CHURCH HALL and OFFICES: 19th century. 2-storey, 5-bay (2 wide bays to 1st floor) rectangular-plan hall (ground floor) and former church officer's residence (1st floor); pitched-roof link to N connecting to church building. Squared snecked sandstone rubble to W; rendered to N, W and S; random rubble link. Hall occupying S portion of 2-storey building and portion of single-storey link to N. Link also includes additional church offices. E elevation: central sandstone gabled porch, 3 windows to right (part of link) and 3 windows to left (part of 2-storey building). Door to far left leading to hall and upper flat (former Church Officer's accommodation). W elevation: 2-storey section to right: rendered. Central forestair flanked by ground floor windows, door to far right; 3 1st floor windows. Single storey link to left: two windows to right; small flat roof extension to left. Timber sash and case windows; 4-pane timber windows with stylised lancet detailing to hall windows; coped rendered gablehead stacks; circular clay cans.

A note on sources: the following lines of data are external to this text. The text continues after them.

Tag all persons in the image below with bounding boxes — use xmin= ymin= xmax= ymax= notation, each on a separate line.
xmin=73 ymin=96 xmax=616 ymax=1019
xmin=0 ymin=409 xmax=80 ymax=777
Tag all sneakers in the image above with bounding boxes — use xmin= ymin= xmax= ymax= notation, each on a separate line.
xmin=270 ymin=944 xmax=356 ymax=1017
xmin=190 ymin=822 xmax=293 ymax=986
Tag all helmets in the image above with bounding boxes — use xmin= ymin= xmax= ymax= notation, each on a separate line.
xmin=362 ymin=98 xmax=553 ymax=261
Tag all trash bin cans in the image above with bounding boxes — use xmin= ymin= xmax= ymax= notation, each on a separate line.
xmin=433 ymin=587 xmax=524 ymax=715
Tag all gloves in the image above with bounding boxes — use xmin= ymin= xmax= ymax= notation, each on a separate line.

BOUNDARY WALLS and RAILINGS: high retaining wall to E (along Church Street) with wide central steps to church; decorative cast-iron arch with street lamp over stairs. Coped random rubble boundary walls to rear delineating separate gardens to church and hall.

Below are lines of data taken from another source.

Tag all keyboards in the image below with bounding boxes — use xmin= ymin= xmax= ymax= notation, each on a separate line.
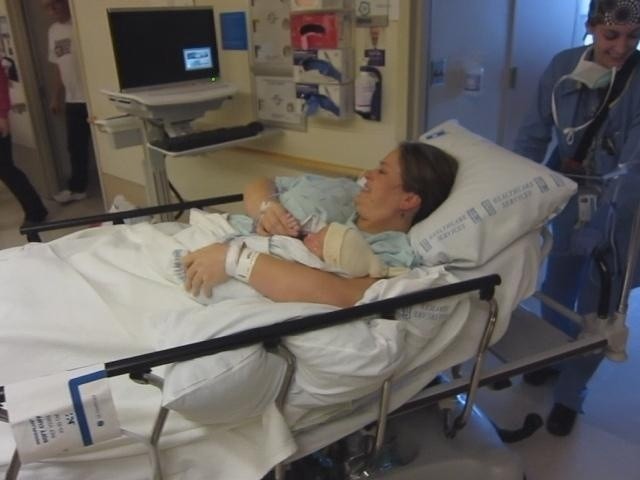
xmin=149 ymin=126 xmax=257 ymax=152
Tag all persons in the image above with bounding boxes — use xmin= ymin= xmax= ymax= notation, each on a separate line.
xmin=513 ymin=0 xmax=640 ymax=437
xmin=270 ymin=213 xmax=411 ymax=281
xmin=0 ymin=38 xmax=48 ymax=226
xmin=182 ymin=140 xmax=458 ymax=309
xmin=45 ymin=0 xmax=86 ymax=203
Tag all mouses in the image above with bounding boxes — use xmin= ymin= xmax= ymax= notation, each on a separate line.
xmin=248 ymin=122 xmax=263 ymax=131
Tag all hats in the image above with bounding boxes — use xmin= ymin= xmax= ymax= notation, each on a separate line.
xmin=323 ymin=222 xmax=409 ymax=279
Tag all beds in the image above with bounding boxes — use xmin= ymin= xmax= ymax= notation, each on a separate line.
xmin=1 ymin=115 xmax=637 ymax=480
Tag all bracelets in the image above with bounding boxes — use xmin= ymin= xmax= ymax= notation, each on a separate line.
xmin=225 ymin=239 xmax=261 ymax=283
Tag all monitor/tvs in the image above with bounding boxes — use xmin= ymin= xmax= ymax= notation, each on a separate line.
xmin=106 ymin=6 xmax=220 ymax=94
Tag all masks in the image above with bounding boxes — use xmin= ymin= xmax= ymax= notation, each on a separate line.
xmin=568 ymin=60 xmax=612 ymax=90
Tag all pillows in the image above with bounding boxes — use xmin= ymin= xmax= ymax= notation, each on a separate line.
xmin=377 ymin=115 xmax=580 ymax=273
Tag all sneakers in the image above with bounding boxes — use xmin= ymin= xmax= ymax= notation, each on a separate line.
xmin=547 ymin=402 xmax=577 ymax=437
xmin=524 ymin=367 xmax=560 ymax=383
xmin=53 ymin=189 xmax=86 ymax=203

Ecclesiastical building in use as such. St John's Church of Scotland was originally built as a Burgher chapel following a disputed appointment of a minister in the Parish Church in 1752. In 1779, a protracted dispute over the first minister of the Church led to a large part of the church becoming Cameronian. Thereafter the Burgher connection was resumed. Later incarnations included the Associate Congregation in or before 1786; the United Associate (Secession) Congregation in 1820; the United Presbyterian Church in 1847; the United Free Church in 1900; and the Church of Scotland in 1929. The large scheme of reconstruction of 1799 saw the building heightened and the E elevation extended by approximately 1.8 metres. Around the same time the gallery was installed and the retaining wall beside the street was built. A small hall and vestry was originally built into a single storey house adjacent to the church to the S. Neighbouring the hall to the S was another cottage which was used as the Church Officer's house. These two buildings were amalgamated in 1927 to form a larger single storey hall with an additional floor added to the S-most house, providing accommodation for the Church Officer. Apart from some internal improvements, this church has not changed significantly since its major additions of the late 18th century. It also plays a significant part in the development of Inverkeithing's socio-religious history, with particular relevance to its status as a royal burgh and reflects the staunchness of its citizens. The Burghers, formed in 1747 from part of the Scottish Secession Church, defended the morality of taking the Burgess Oath necessary to become burgesses even though the oath seemed to support the established religion.
Statutory address changed from '58, 60 Church Street, St John's Parish Church (Church of Scotland) including adjoining Hall and Offices, Boundary Walls and Railings' in 2009. St Peter's Parish Church (see separate listing) and St John's Parish Church were united on 5th November 2006 to become Inverkeithing Parish Church.